Metamorfosi

 E' stata inaugurata il 9 aprile 2017, presso il Museo d’arte di Mendrisio, una insolita ed interessante mostra sulla scultura contemporanea, che si articola partendo da due facce della stessa medaglia creativa. Mentre alcune opere nascono da materiali di recupero di natura organica e naturale, o da materiali naturali tradizionali come il legno o il marmo, altre nascono da materiali tipici della produzione contemporanea, quali il silicone, il vetro acrilico, la plastica e l’alluminio.
Visitando la mostra, sembra quasi di immergersi in una Wunderkammer del XVI secolo. Wunderkammer, in italiano camera delle meraviglie o gabinetto delle curiosità o delle meraviglie, è un termine tedesco che indica ambienti in cui, dal XVI secolo al XVIII secolo, i collezionisti raccoglievano oggetti straordinari e particolari appartenuti alle loro famiglie. Questo fenomeno, che affonda le sue radici nel Medioevo, si diffuse nel  Cinquecento sviluppandosi per tutto il Seicento, alimentandosi delle grandiosità barocche, e si protrasse fino al Settecento, assecondando l’in- teresse illuministico per le curiosità scientifiche. Scopo del collezionista era quello di riuscire ad arricchire le proprie collezioni, pagando spesso cifre importanti, con oggetti  provenienti dal mondo della natura o creati dalle mani dell'uomo.
Ci vorrebbe il filo di Arianna per districarsi in questo labirinto artistico e mentale, frutto del lavoro manuale ed interiore di 24 artisti che in questa rassegna, allestita negli spazi dell'ex Convento dei Serviti, sfocia in un binomio tra naturalia e artificialia contemporanee, ponendo a confronto più generazioni e stili, con un risultato di sicuro effetto.
Attraverso la metamorfosi della materia, si passa da elementi naturali ad opere artefatte che documentano come gli artisti proiettano sulle loro opere la loro dimensione interiore, talvolta fluida e decifrabile, come nel caso de “L’Egiziana” di Jean Arp, talaltra criptica, come nei metamorfismi di Julian Charrière, nati da scarti di computer aggregati a pietra lavica.
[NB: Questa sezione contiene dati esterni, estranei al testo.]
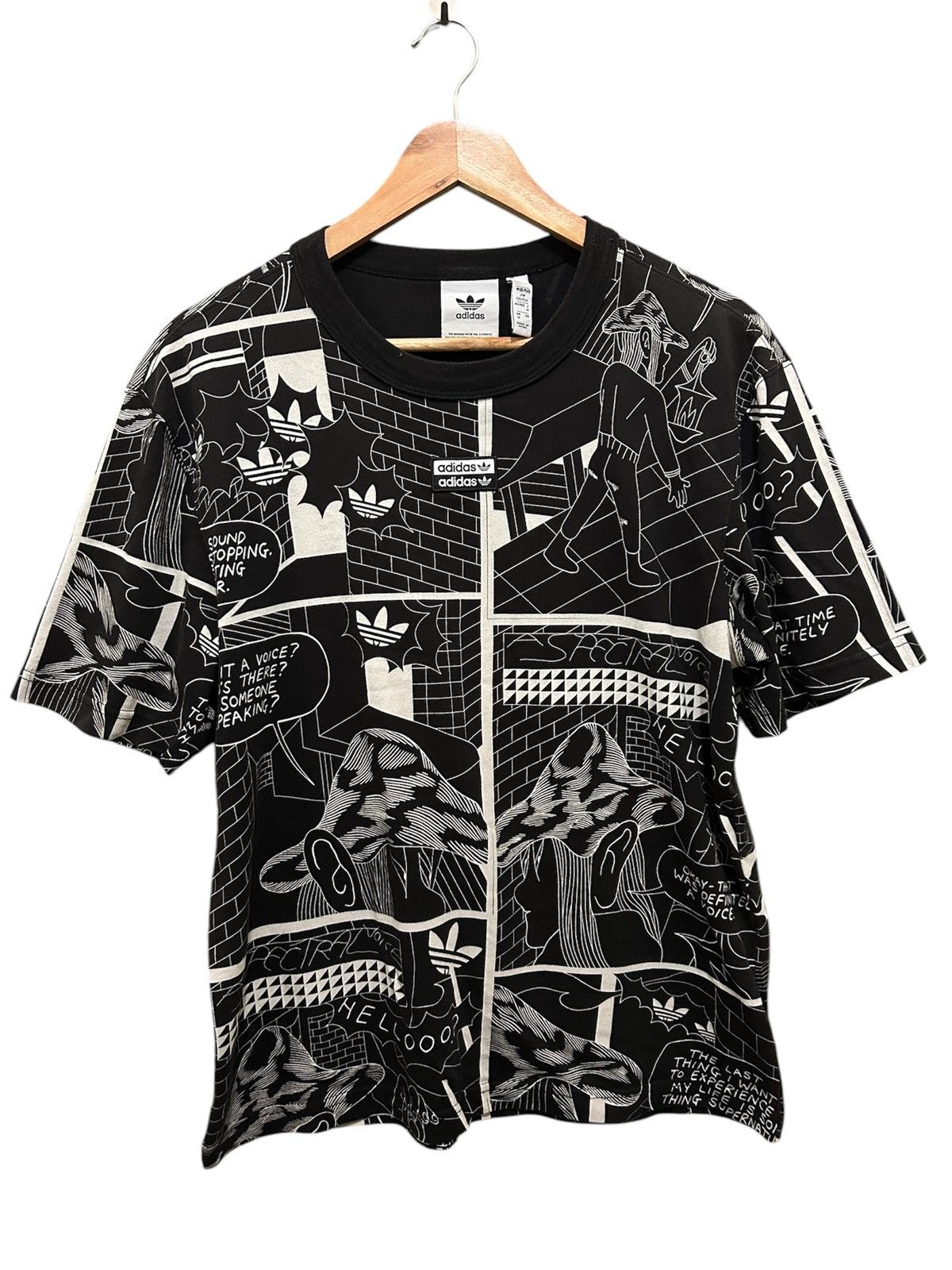 Adidas Rare Adidas fullprint embroidery center logo Size US M / EU 48-50 / 2 - 1 Thumbnail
Sono 24 gli artisti coinvolti, provenienti da diverse parti del mondo, per offrire uno sguardo ad ampio spettro sugli orientamenti artistici contemporanei, a partire dal gigantesco cuore in tessuto di Carlo Borer, opera pulsante che si anima grazie a un meccanismo del tutto simile all’organo umano, quasi fosse un motore che muove l’umanità intera, al ludendo all’amore universale. Si prosegue tra le concrezioni di Julia Steiner e le costellazioni floreali di Gerda Steiner & Jorg Lenzlinger, e si prosegue tra le concrezioni in argilla laccata di Julia Steiner, le viscere rese in porcellana da Ai Weiwei, i cristalli in vetro acrilico di Alan Bogana, i coralli in cemento di Christian Gonzenbach, le forme in vetro multicromatico di John Armleder, i fiori scarlatti di Luisa Figini e Rolando Raggenbass. Si passa poi agli alveari in legno di Mirko Baselgia, agli elementi vegetali di Christiane Löhr, alle creature in legno e terracotta d’ispirazione biologica di Lorenzo Cambin, ai due cervelli ge- melli in terracotta di Claudia Losi, ai percorsi sotterranei di Meret Oppenheim, alle forme sinuose e dinamiche di Tony Cragg e Jean Arp, alle creazioni erotico-vegetali di Serge Brignoni, alle costellazioni luminose in fili d’acciaio di Margaret Penelope Mackworth-Praed, alle porzioni di pietra lavica artificiale di Julian Charrière, ai funghi bronzei e ai cuori di zucca in silicone di Lupo Borgonovo, alle strutture molecolari in ceramica di Selina Baumann, alle ramificazioni in acciaio cromato di Loris Cecchini, alle metafore naturalistiche di Teres Wydler. Chiudono la mostra due installazioni in contrapposizione: l’aerea, filiforme moltitudine di meduse creata da Benedetta Mori Ubaldini e la composizione materica in acciaio e camere d'aria di Matteo Emery.
La mostra, a cura del Museo d’arte Mendrisio in collaborazione con Daniele Agostini, è corredata da un catalogo con presentazione della mostra, schede critico-biografiche dei singoli artisti, tavole con le opere in mostra e fotografie delle sculture negli spazi del Museo d’arte Mendrisio.